There is no built-in sum function in C language, so it needs to be written by yourself. Sum can be achieved by traversing the array and accumulating elements: Loop version: Sum is calculated using for loop and array length. Pointer version: Use pointers to point to array elements, and efficient summing is achieved through self-increment pointers.
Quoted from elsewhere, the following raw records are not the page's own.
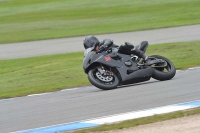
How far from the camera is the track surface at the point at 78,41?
20.8 meters

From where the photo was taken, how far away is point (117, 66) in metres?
10.9

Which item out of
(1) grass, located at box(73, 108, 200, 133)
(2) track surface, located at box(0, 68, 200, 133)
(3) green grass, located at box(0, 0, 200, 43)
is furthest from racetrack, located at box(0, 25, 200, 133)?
(3) green grass, located at box(0, 0, 200, 43)

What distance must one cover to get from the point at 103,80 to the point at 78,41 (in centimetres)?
1229

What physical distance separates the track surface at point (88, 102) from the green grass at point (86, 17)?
14810 millimetres

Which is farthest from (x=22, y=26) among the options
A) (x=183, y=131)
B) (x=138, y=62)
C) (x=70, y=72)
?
(x=183, y=131)

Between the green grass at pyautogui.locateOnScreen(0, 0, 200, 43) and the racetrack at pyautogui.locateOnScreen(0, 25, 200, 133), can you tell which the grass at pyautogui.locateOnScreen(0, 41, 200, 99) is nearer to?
the racetrack at pyautogui.locateOnScreen(0, 25, 200, 133)

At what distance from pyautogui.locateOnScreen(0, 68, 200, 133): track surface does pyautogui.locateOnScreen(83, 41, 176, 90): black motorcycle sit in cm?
18

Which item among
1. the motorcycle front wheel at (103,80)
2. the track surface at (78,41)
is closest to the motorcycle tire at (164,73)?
the motorcycle front wheel at (103,80)

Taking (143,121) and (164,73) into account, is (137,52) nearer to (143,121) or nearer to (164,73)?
(164,73)

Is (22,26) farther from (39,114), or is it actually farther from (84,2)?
(39,114)

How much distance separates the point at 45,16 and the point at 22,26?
430cm

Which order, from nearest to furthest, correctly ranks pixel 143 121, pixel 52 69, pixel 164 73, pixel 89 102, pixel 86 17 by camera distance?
pixel 143 121 → pixel 89 102 → pixel 164 73 → pixel 52 69 → pixel 86 17

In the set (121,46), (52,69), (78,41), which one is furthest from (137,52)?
(78,41)

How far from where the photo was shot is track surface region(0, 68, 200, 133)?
8.53m
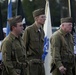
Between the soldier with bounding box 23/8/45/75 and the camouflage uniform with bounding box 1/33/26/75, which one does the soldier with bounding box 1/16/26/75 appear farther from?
the soldier with bounding box 23/8/45/75

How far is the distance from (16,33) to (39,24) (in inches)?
49.3

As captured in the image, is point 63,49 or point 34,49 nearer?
point 63,49

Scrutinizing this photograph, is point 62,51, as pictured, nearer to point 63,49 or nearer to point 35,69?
point 63,49

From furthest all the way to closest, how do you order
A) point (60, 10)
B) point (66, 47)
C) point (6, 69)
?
point (60, 10)
point (66, 47)
point (6, 69)

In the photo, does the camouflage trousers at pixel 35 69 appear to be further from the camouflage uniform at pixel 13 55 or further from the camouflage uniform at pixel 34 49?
the camouflage uniform at pixel 13 55

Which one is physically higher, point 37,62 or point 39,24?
point 39,24

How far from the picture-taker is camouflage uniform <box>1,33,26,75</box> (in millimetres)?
7350

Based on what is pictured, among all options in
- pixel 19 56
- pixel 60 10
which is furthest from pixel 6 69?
pixel 60 10

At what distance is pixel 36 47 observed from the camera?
8688 millimetres

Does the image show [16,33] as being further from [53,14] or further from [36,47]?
[53,14]

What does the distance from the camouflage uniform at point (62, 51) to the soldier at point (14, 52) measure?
921mm

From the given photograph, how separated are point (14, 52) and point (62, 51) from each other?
4.56ft

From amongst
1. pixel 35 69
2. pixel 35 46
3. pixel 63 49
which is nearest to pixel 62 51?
pixel 63 49

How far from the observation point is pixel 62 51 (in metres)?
8.53
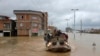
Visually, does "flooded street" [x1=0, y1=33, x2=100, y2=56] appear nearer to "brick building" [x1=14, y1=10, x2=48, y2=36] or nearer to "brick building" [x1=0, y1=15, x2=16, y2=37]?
"brick building" [x1=14, y1=10, x2=48, y2=36]

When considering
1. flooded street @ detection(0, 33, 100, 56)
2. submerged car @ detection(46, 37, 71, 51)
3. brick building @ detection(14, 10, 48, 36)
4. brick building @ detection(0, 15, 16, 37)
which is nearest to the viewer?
flooded street @ detection(0, 33, 100, 56)

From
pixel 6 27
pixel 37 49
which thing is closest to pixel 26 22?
pixel 6 27

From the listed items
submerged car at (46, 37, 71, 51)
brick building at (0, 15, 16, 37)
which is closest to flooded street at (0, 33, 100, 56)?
submerged car at (46, 37, 71, 51)

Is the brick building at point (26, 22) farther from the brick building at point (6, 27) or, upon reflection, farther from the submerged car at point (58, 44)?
the submerged car at point (58, 44)

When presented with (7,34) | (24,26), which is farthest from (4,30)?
(24,26)

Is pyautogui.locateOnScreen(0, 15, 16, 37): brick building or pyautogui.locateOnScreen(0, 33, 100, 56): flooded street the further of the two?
pyautogui.locateOnScreen(0, 15, 16, 37): brick building

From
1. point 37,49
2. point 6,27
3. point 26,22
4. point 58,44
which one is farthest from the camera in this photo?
point 6,27

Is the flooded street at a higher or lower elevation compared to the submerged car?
lower

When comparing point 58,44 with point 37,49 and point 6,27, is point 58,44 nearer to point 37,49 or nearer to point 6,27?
point 37,49

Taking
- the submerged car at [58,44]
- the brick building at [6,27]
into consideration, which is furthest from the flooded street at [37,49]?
the brick building at [6,27]

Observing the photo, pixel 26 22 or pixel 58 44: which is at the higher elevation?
pixel 26 22

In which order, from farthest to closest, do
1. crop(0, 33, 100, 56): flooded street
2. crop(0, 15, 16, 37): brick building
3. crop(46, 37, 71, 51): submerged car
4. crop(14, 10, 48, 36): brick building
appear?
crop(0, 15, 16, 37): brick building → crop(14, 10, 48, 36): brick building → crop(46, 37, 71, 51): submerged car → crop(0, 33, 100, 56): flooded street

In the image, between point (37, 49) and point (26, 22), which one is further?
point (26, 22)

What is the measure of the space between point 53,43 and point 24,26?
56885 millimetres
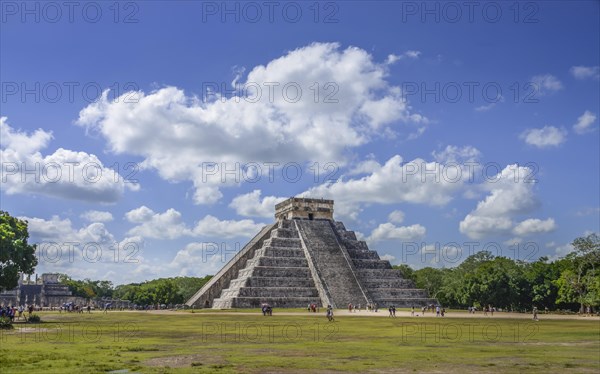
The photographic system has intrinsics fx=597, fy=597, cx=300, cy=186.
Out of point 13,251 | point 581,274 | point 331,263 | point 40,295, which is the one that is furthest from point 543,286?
point 40,295

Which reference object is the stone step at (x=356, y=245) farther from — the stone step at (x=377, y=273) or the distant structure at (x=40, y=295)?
the distant structure at (x=40, y=295)

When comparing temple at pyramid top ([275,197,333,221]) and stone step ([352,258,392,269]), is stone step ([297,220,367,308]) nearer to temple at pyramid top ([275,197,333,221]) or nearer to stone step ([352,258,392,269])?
temple at pyramid top ([275,197,333,221])

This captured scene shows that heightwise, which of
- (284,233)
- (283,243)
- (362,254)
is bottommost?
(362,254)

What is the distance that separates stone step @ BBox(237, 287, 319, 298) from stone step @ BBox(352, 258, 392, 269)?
8.95m

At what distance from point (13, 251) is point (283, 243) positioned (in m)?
37.4

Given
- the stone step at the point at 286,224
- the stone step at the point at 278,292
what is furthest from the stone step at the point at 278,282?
the stone step at the point at 286,224

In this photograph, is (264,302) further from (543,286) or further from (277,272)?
(543,286)

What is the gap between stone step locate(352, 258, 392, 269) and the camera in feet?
219

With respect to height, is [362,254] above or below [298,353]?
above

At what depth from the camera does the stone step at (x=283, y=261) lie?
6119 centimetres

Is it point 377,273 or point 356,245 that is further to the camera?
point 356,245

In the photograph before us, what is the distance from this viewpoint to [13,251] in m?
31.1

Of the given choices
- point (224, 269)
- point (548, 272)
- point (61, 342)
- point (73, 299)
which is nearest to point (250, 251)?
point (224, 269)

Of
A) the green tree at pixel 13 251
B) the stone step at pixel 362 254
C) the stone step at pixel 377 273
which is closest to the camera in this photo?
the green tree at pixel 13 251
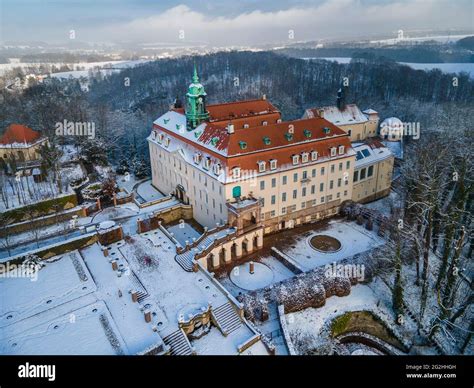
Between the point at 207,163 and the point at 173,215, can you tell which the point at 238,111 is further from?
the point at 173,215

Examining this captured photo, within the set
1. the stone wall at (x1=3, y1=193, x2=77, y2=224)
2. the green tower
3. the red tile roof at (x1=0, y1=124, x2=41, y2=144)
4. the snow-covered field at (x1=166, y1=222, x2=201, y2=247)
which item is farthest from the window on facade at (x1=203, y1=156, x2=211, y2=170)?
the red tile roof at (x1=0, y1=124, x2=41, y2=144)

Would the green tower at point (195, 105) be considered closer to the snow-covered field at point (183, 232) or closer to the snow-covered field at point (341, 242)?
the snow-covered field at point (183, 232)

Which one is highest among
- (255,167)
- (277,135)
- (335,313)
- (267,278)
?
(277,135)

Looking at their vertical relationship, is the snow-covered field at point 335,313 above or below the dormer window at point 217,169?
below

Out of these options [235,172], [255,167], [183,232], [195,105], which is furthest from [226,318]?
[195,105]

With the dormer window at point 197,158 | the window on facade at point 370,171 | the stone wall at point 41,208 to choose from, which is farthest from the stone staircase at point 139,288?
the window on facade at point 370,171

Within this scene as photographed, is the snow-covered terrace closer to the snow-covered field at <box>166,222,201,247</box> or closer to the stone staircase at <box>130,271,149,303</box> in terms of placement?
the snow-covered field at <box>166,222,201,247</box>
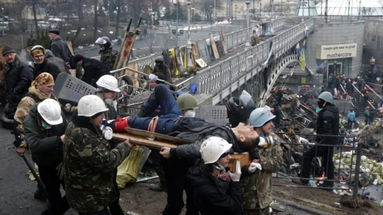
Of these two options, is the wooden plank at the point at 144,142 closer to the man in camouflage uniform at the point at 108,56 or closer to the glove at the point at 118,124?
the glove at the point at 118,124

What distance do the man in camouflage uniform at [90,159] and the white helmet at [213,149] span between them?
820mm

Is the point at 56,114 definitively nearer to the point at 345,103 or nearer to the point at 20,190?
the point at 20,190

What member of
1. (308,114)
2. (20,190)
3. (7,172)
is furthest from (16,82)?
(308,114)

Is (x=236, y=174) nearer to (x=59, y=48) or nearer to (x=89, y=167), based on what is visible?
(x=89, y=167)

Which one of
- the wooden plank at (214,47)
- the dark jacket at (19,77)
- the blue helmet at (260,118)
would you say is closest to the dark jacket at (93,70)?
the dark jacket at (19,77)

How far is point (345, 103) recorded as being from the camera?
30328mm

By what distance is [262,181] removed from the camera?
4262mm

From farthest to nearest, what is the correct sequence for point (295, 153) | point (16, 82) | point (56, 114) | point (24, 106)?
point (295, 153) < point (16, 82) < point (24, 106) < point (56, 114)

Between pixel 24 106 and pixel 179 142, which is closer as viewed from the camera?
pixel 179 142

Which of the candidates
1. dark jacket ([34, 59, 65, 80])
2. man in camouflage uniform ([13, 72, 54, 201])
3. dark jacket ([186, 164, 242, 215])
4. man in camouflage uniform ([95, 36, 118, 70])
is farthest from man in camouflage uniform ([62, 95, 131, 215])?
man in camouflage uniform ([95, 36, 118, 70])

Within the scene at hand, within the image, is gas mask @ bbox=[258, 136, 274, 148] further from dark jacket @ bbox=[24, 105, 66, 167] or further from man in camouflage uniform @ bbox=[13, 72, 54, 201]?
man in camouflage uniform @ bbox=[13, 72, 54, 201]

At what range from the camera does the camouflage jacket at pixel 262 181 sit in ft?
13.6

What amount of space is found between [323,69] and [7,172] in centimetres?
4408

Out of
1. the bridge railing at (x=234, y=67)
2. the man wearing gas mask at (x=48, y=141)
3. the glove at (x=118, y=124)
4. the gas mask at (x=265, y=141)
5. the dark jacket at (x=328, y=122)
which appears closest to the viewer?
the gas mask at (x=265, y=141)
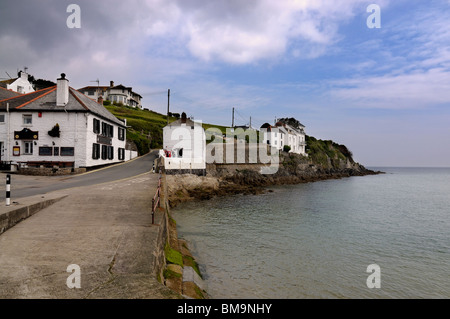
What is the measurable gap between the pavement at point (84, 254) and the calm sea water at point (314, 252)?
4.46 metres

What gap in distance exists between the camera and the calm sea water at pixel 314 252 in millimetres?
11000

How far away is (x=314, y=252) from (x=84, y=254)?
12566 millimetres

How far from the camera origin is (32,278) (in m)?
5.02

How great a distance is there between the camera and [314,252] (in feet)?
49.2

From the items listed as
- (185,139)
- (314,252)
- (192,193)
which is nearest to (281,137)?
(185,139)

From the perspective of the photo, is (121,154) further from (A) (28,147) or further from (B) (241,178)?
(B) (241,178)

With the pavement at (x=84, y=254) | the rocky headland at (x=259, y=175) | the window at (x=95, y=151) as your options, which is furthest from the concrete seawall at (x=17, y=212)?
the window at (x=95, y=151)

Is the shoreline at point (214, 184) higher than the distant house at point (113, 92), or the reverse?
the distant house at point (113, 92)

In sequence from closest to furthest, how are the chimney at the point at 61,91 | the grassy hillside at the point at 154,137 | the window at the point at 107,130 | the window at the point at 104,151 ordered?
the chimney at the point at 61,91, the window at the point at 104,151, the window at the point at 107,130, the grassy hillside at the point at 154,137

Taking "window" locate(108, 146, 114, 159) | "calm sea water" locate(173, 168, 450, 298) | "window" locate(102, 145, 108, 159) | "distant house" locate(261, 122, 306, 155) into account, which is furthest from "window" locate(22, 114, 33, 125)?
"distant house" locate(261, 122, 306, 155)

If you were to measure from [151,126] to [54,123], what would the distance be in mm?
38189

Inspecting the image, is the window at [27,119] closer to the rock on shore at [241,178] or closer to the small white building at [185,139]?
the rock on shore at [241,178]
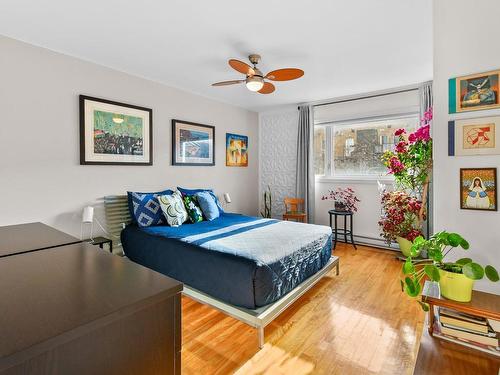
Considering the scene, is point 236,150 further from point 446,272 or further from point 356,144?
point 446,272

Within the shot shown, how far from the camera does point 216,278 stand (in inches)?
88.5

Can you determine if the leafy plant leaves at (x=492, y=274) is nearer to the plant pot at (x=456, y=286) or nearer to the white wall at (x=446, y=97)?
the plant pot at (x=456, y=286)

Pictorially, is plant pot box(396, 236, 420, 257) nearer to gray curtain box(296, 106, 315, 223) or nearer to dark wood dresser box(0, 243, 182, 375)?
gray curtain box(296, 106, 315, 223)

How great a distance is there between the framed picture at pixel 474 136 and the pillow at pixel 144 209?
2.93 m

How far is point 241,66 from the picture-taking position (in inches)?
101

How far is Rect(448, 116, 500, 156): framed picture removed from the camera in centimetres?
146

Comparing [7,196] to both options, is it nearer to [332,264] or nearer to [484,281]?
[332,264]

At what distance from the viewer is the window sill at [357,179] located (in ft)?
14.0

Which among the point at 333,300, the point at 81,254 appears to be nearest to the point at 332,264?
the point at 333,300

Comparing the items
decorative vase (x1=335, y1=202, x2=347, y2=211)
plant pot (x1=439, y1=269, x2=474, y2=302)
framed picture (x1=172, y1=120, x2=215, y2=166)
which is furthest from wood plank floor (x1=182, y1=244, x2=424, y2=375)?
framed picture (x1=172, y1=120, x2=215, y2=166)

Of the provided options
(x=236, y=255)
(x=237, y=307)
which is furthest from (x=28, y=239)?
(x=237, y=307)

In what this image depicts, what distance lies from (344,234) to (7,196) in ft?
14.5

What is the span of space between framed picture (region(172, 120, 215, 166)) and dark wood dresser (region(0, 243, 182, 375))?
326 centimetres

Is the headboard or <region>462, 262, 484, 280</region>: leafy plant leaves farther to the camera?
the headboard
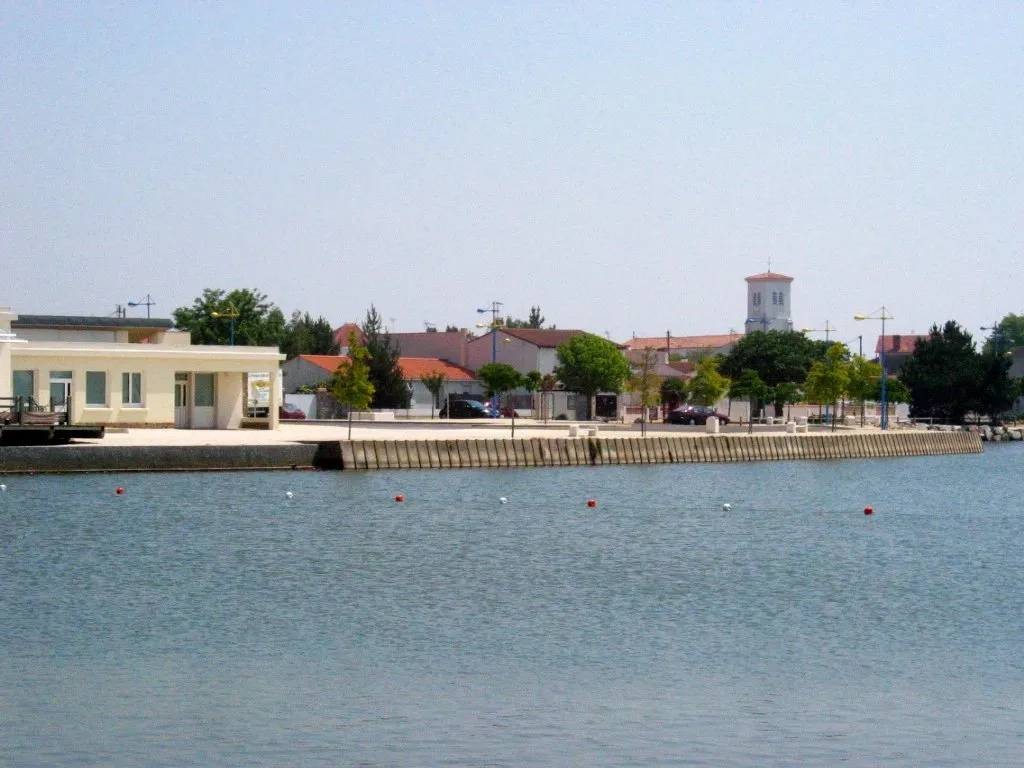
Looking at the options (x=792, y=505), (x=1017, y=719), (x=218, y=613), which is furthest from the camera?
(x=792, y=505)

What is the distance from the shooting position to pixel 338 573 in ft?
104

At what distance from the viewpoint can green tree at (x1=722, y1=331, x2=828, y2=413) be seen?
119 metres

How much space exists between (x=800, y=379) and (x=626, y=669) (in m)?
99.6

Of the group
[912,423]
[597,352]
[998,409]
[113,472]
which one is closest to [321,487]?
[113,472]

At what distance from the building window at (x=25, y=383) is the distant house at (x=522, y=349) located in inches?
2070

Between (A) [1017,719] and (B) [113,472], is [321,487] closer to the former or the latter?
(B) [113,472]

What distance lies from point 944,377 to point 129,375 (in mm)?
73306

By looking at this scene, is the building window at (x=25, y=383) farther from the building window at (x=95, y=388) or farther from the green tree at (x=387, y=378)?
the green tree at (x=387, y=378)

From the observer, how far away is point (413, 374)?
369ft

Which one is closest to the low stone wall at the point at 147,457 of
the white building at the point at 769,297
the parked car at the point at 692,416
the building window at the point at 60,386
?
the building window at the point at 60,386

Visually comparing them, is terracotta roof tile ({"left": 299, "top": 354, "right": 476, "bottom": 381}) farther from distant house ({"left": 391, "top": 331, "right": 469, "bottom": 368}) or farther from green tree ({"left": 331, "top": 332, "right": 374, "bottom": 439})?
green tree ({"left": 331, "top": 332, "right": 374, "bottom": 439})

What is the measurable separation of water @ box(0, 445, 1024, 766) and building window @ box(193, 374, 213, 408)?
21895 millimetres

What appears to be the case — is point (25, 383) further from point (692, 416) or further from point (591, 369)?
point (591, 369)

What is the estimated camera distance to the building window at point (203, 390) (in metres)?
68.9
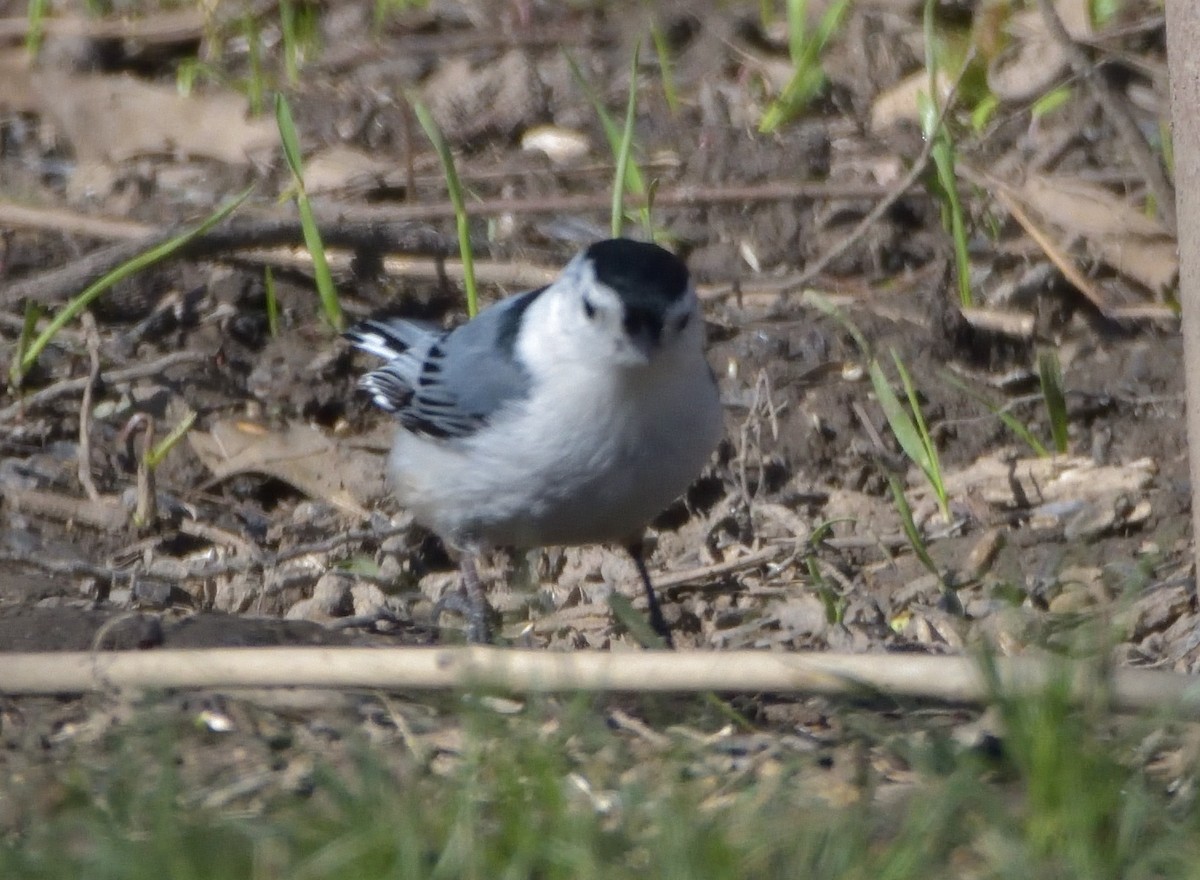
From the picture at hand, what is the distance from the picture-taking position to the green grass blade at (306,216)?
4918mm

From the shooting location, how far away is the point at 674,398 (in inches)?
160

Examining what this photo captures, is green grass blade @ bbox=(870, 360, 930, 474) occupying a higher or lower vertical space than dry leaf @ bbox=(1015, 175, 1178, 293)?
lower

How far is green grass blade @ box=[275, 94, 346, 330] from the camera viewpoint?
194 inches

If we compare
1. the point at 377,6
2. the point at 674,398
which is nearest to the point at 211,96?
the point at 377,6

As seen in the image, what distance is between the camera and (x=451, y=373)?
4543 mm

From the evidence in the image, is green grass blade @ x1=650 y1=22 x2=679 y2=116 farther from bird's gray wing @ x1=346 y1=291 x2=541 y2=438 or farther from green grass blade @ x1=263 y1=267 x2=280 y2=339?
bird's gray wing @ x1=346 y1=291 x2=541 y2=438

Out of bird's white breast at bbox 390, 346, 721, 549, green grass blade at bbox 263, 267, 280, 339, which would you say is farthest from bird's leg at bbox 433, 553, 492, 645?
green grass blade at bbox 263, 267, 280, 339

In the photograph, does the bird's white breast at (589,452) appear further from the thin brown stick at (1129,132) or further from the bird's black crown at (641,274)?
the thin brown stick at (1129,132)

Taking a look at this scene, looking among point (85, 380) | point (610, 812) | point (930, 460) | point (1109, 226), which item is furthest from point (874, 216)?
point (610, 812)

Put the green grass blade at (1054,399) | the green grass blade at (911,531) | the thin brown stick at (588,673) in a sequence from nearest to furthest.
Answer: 1. the thin brown stick at (588,673)
2. the green grass blade at (911,531)
3. the green grass blade at (1054,399)

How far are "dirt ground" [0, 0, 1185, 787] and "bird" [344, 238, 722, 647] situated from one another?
11.5 inches

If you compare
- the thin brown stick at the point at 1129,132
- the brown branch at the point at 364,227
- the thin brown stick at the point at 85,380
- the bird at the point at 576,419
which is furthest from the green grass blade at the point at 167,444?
the thin brown stick at the point at 1129,132

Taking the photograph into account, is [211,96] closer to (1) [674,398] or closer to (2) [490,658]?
(1) [674,398]

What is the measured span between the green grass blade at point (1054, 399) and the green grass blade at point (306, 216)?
1982mm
Dynamically allocate array version: Dynamically allocate arrays and manage memory yourself, ensuring that allocated memory is freed to prevent memory leaks.

Avoid errors caused by default in C switch statementsAvoid errors caused by default in C switch statementsApr 03, 2025 pm 03:45 PM

A strategy to avoid errors caused by default in C switch statements: use enums instead of constants, limiting the value of the case statement to a valid member of the enum. Use fallthrough in the last case statement to let the program continue to execute the following code. For switch statements without fallthrough, always add a default statement for error handling or provide default behavior.

See all articles

Hot AI Tools

Undresser.AI Undress

Undresser.AI Undress

AI-powered app for creating realistic nude photos

AI Clothes Remover

AI Clothes Remover

Online AI tool for removing clothes from photos.

Undress AI Tool

Undress AI Tool

Undress images for free

Clothoff.io

Clothoff.io

AI clothes remover

AI Hentai Generator

AI Hentai Generator

Generate AI Hentai for free.

Hot Article

R.E.P.O. Energy Crystals Explained and What They Do (Yellow Crystal)
3 weeks agoBy尊渡假赌尊渡假赌尊渡假赌
R.E.P.O. Best Graphic Settings
3 weeks agoBy尊渡假赌尊渡假赌尊渡假赌
R.E.P.O. How to Fix Audio if You Can't Hear Anyone
3 weeks agoBy尊渡假赌尊渡假赌尊渡假赌

Hot Tools

SAP NetWeaver Server Adapter for Eclipse

SAP NetWeaver Server Adapter for Eclipse

Integrate Eclipse with SAP NetWeaver application server.

mPDF

mPDF

mPDF is a PHP library that can generate PDF files from UTF-8 encoded HTML. The original author, Ian Back, wrote mPDF to output PDF files "on the fly" from his website and handle different languages. It is slower than original scripts like HTML2FPDF and produces larger files when using Unicode fonts, but supports CSS styles etc. and has a lot of enhancements. Supports almost all languages, including RTL (Arabic and Hebrew) and CJK (Chinese, Japanese and Korean). Supports nested block-level elements (such as P, DIV),

Notepad++7.3.1

Notepad++7.3.1

Easy-to-use and free code editor

SublimeText3 Mac version

SublimeText3 Mac version

God-level code editing software (SublimeText3)

Safe Exam Browser

Safe Exam Browser

Safe Exam Browser is a secure browser environment for taking online exams securely. This software turns any computer into a secure workstation. It controls access to any utility and prevents students from using unauthorized resources.